As I write this from my desk positioned at my bedroom window of our new home thousands of miles away from my birth country, which overlooks the greenest pastures upon which the neighbouring cows gently feed, I reflect on why, and how, we were so accepting - apologetic even - of the changing events we were not only witnessing in our country, but which were also increasingly having to confront and deal with at the same time.

I have gone over in my mind, again and again, in the years that have followed my daughter's rape (in particular) dozens of "what if" and "why didn't we" scenarios, until my mind is exhausted to the point where nothing makes sense anymore.

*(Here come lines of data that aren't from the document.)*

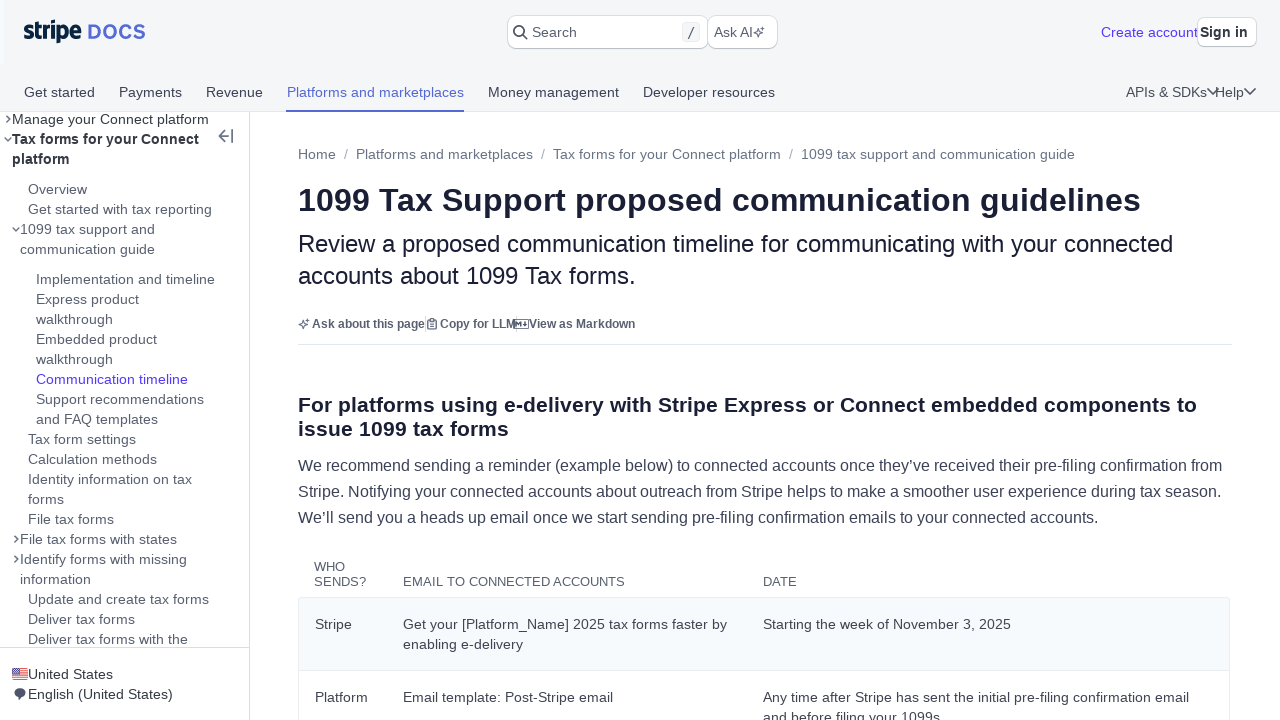

--- FILE ---
content_type: text/javascript; charset=utf-8
request_url: https://b.stripecdn.com/docs-statics-srv/assets/runtime.bc5c91361f05f0e8dd2d.js
body_size: 1835
content:
!function(e){function c(c){for(var t,d,o=c[0],f=c[1],i=c[2],u=0,b=[];u<o.length;u++)d=o[u],Object.prototype.hasOwnProperty.call(r,d)&&r[d]&&b.push(r[d][0]),r[d]=0;for(t in f)Object.prototype.hasOwnProperty.call(f,t)&&(e[t]=f[t]);for(s&&s(c);b.length;)b.shift()();return a.push.apply(a,i||[]),n()}function n(){for(var e,c=0;c<a.length;c++){for(var n=a[c],t=!0,d=1;d<n.length;d++){var f=n[d];0!==r[f]&&(t=!1)}t&&(a.splice(c--,1),e=o(o.s=n[0]))}return e}var t={},d={6:0},r={6:0},a=[];function o(c){if(t[c])return t[c].exports;var n=t[c]={i:c,l:!1,exports:{}};return e[c].call(n.exports,n,n.exports,o),n.l=!0,n.exports}o.e=function(e){var c=[];d[e]?c.push(d[e]):0!==d[e]&&{0:1,3:1,7:1}[e]&&c.push(d[e]=new Promise((function(c,n){for(var t=({0:"editor",3:"launchpad",4:"appruntime",7:"sail",11:"i18n-countries-de-DE-json-chunk",12:"i18n-countries-en-GB-json-chunk",13:"i18n-countries-en-US-json-chunk",14:"i18n-countries-es-419-json-chunk",15:"i18n-countries-es-ES-json-chunk",16:"i18n-countries-fr-CA-json-chunk",17:"i18n-countries-fr-FR-json-chunk",18:"i18n-countries-id-ID-json-chunk",19:"i18n-countries-it-IT-json-chunk",20:"i18n-countries-ja-JP-json-chunk",21:"i18n-countries-ms-MY-json-chunk",22:"i18n-countries-nl-NL-json-chunk",23:"i18n-countries-pt-BR-json-chunk",24:"i18n-countries-pt-PT-json-chunk",25:"i18n-countries-th-TH-json-chunk",26:"i18n-countries-zh-CN-json-chunk",27:"intellisense"}[e]||e)+"."+{0:"0e966e90cc6edaffc229",3:"f49222e0d2783005e989",4:"31d6cfe0d16ae931b73c",7:"205757ec34a2cc4626b9",8:"31d6cfe0d16ae931b73c",9:"31d6cfe0d16ae931b73c",11:"31d6cfe0d16ae931b73c",12:"31d6cfe0d16ae931b73c",13:"31d6cfe0d16ae931b73c",14:"31d6cfe0d16ae931b73c",15:"31d6cfe0d16ae931b73c",16:"31d6cfe0d16ae931b73c",17:"31d6cfe0d16ae931b73c",18:"31d6cfe0d16ae931b73c",19:"31d6cfe0d16ae931b73c",20:"31d6cfe0d16ae931b73c",21:"31d6cfe0d16ae931b73c",22:"31d6cfe0d16ae931b73c",23:"31d6cfe0d16ae931b73c",24:"31d6cfe0d16ae931b73c",25:"31d6cfe0d16ae931b73c",26:"31d6cfe0d16ae931b73c",27:"31d6cfe0d16ae931b73c",29:"31d6cfe0d16ae931b73c",30:"31d6cfe0d16ae931b73c",31:"31d6cfe0d16ae931b73c",32:"31d6cfe0d16ae931b73c",33:"31d6cfe0d16ae931b73c",34:"31d6cfe0d16ae931b73c",35:"31d6cfe0d16ae931b73c",36:"31d6cfe0d16ae931b73c",37:"31d6cfe0d16ae931b73c",38:"31d6cfe0d16ae931b73c",39:"31d6cfe0d16ae931b73c",40:"31d6cfe0d16ae931b73c",41:"31d6cfe0d16ae931b73c",42:"31d6cfe0d16ae931b73c",43:"31d6cfe0d16ae931b73c",44:"31d6cfe0d16ae931b73c",45:"31d6cfe0d16ae931b73c",46:"31d6cfe0d16ae931b73c",47:"31d6cfe0d16ae931b73c",48:"31d6cfe0d16ae931b73c",49:"31d6cfe0d16ae931b73c"}[e]+".css",r=o.p+t,a=document.getElementsByTagName("link"),f=0;f<a.length;f++){var i=(s=a[f]).getAttribute("data-href")||s.getAttribute("href");if("stylesheet"===s.rel&&(i===t||i===r))return c()}var u=document.getElementsByTagName("style");for(f=0;f<u.length;f++){var s;if((i=(s=u[f]).getAttribute("data-href"))===t||i===r)return c()}var b=document.createElement("link");b.rel="stylesheet",b.type="text/css",b.onload=c,b.onerror=function(c){var t=c&&c.target&&c.target.src||r,a=new Error("Loading CSS chunk "+e+" failed.\n("+t+")");a.code="CSS_CHUNK_LOAD_FAILED",a.request=t,delete d[e],b.parentNode.removeChild(b),n(a)},b.href=r,document.getElementsByTagName("head")[0].appendChild(b)})).then((function(){d[e]=0})));var n=r[e];if(0!==n)if(n)c.push(n[2]);else{var t=new Promise((function(c,t){n=r[e]=[c,t]}));c.push(n[2]=t);var a,f=document.createElement("script");f.charset="utf-8",f.timeout=120,o.nc&&f.setAttribute("nonce",o.nc),f.src=function(e){return o.p+""+({0:"editor",3:"launchpad",4:"appruntime",7:"sail",11:"i18n-countries-de-DE-json-chunk",12:"i18n-countries-en-GB-json-chunk",13:"i18n-countries-en-US-json-chunk",14:"i18n-countries-es-419-json-chunk",15:"i18n-countries-es-ES-json-chunk",16:"i18n-countries-fr-CA-json-chunk",17:"i18n-countries-fr-FR-json-chunk",18:"i18n-countries-id-ID-json-chunk",19:"i18n-countries-it-IT-json-chunk",20:"i18n-countries-ja-JP-json-chunk",21:"i18n-countries-ms-MY-json-chunk",22:"i18n-countries-nl-NL-json-chunk",23:"i18n-countries-pt-BR-json-chunk",24:"i18n-countries-pt-PT-json-chunk",25:"i18n-countries-th-TH-json-chunk",26:"i18n-countries-zh-CN-json-chunk",27:"intellisense"}[e]||e)+"."+{0:"8920d3a64dd9d6f7c151",3:"ccb19aa3385034d630cf",4:"ad4fbd47eabd4dac2c29",7:"e841b4e28a325325195e",8:"40f44a8c3a0533eece7f",9:"8f7df85968fde8cd0f2b",11:"f9b54d24a686140b154a",12:"c9cb13afa030edca8b86",13:"5ecf4ec302883463296e",14:"54da0b47d19133b308f0",15:"fa9072867d42f0d3bcdd",16:"83e1c473035baee3168b",17:"f31236d9811a4d85abe2",18:"6c6318a6fc861bea52c0",19:"ec69cff209ce57fd3c24",20:"ab84dbd6d7aae135975a",21:"945b1ccfb75e176811f1",22:"30ec955d96da708c5e59",23:"341f0e5fe4b9ece0834a",24:"4450026844d225096203",25:"a3389c8b57de161a35d6",26:"dfd79f02c9a190878356",27:"ed706e0deb86565391b5",29:"3eac1beaffc011d73f9c",30:"741fe390c21f86351d3c",31:"0ed32a49790b6d001c28",32:"ca362c7520ca9a549baf",33:"1be4ca9db443ee6ee7e4",34:"9926689f4dbe34a022a8",35:"855babf1b1c7d7fb681e",36:"825d81ad1b439b5e907b",37:"4bf02286eb37055e2357",38:"0cc00d0114bce3e4b975",39:"d66408bb5bdf864636ab",40:"dc1b083676742f1e2bf4",41:"64592ea32a7b610c12b3",42:"7ffefec8ffdc93edd02e",43:"4bbcf93eee2ee0a20f3a",44:"8786959a975ce7bfc189",45:"53ed8b0d3df0dbf3ed29",46:"73dd77566effdfc826b9",47:"8d910c58d3160d56d101",48:"cfef6cd4ca7c7ee9be62",49:"94f1763892ae57cb667e"}[e]+".js"}(e);var i=new Error;a=function(c){f.onerror=f.onload=null,clearTimeout(u);var n=r[e];if(0!==n){if(n){var t=c&&("load"===c.type?"missing":c.type),d=c&&c.target&&c.target.src;i.message="Loading chunk "+e+" failed.\n("+t+": "+d+")",i.name="ChunkLoadError",i.type=t,i.request=d,n[1](i)}r[e]=void 0}};var u=setTimeout((function(){a({type:"timeout",target:f})}),12e4);f.onerror=f.onload=a,document.head.appendChild(f)}return Promise.all(c)},o.m=e,o.c=t,o.d=function(e,c,n){o.o(e,c)||Object.defineProperty(e,c,{enumerable:!0,get:n})},o.r=function(e){"undefined"!=typeof Symbol&&Symbol.toStringTag&&Object.defineProperty(e,Symbol.toStringTag,{value:"Module"}),Object.defineProperty(e,"__esModule",{value:!0})},o.t=function(e,c){if(1&c&&(e=o(e)),8&c)return e;if(4&c&&"object"==typeof e&&e&&e.__esModule)return e;var n=Object.create(null);if(o.r(n),Object.defineProperty(n,"default",{enumerable:!0,value:e}),2&c&&"string"!=typeof e)for(var t in e)o.d(n,t,function(c){return e[c]}.bind(null,t));return n},o.n=function(e){var c=e&&e.__esModule?function(){return e.default}:function(){return e};return o.d(c,"a",c),c},o.o=function(e,c){return Object.prototype.hasOwnProperty.call(e,c)},o.p="/docs-statics-srv/assets/",o.oe=function(e){throw console.error(e),e};var f=window.webpackJsonp=window.webpackJsonp||[],i=f.push.bind(f);f.push=c,f=f.slice();for(var u=0;u<f.length;u++)c(f[u]);var s=i;n()}([]);
//# sourceMappingURL=runtime.bc5c91361f05f0e8dd2d.js.map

What if we had seen things for what they were, and where they were taking us and, why didn't we react, at least far sooner than we did? Did we not want to because it would be just too demanding of us to change it all at our late, and very comfortable, stages of our lives, or, were we so blinded by the miscarriage of what was truth and what wasn't by what we watched on national television and read in our newspapers and magazines, that we couldn't work it out for ourselves any longer even if we tried? We wouldn't step out of the safety of a vehicle in the middle of the Kruger Park where we knew a pack of lions might be feeding close by, nor would we allow our children to do so, so why did we continue to live in the lions den, not only being well aware of, but being constantly exposed - even when innocently going about our everyday business - to threats and dangers which were not only glaringly obvious but also increasingly warning that eventually at least one of us would suffer terrible harm in the near future.

Why too did we join the "at least" club, comforting ourselves along with our family members, friends, neighbours and colleagues who had suffered from crime just like us, with expressions of "at least we weren't hurt", or "at least it was only money" - which inevitably brought us to the ppoint where my daughter could then not, for years after her rape, enjoy a "normal" relationship with a man, rather choosing to be in the arms of a woman "born in a man's body". Hearing her "coming out" at the urging of her female partner - sitting there on the lounge couch dressed in men's clothing - was this more painful than the rape itself, or the tests that followed, or the waiting for months to hear if she had been HIV infected? These are thoughts and places that my heart, mind and soul will not allow me to go to, healing as I am now in this land New Zealand - which appropriately starts with the word "new" as in "new start".

I miss my country; its special, unique even, beautiful and familiar places, its weather, its mostly warm, friendly, people ... white, black, coloured ... but the faith, trust and confidence I held in the new leadership, who I, along with millions of other whites - many of whom have also now emigrated - voted for, is now but a painful memory, distanced not just by time, but by miles too. Too painful to speak kindly of, to recall with overly fond memories and certainly too painful to ever return to.

Today, after three years of living in this fair land, New Zealand, whose people have accepted, embraced and loved us without exception, my daughter holds in her arms a gorgeously healthy and happy 5 week old baby, born to her outside of wedlock, but with great joy, on the 31st of December 2001. For her this birth signaled not just the arrival of a new life to this small, but loving, family trying hard to re-establish themselves in a foreign land, but an end to her years of trauma associated with "being in the wrong place at the wrong time"; albeit supposedly having every right, as a citizen, to walk the streets of the country she was born into, and in broad daylight!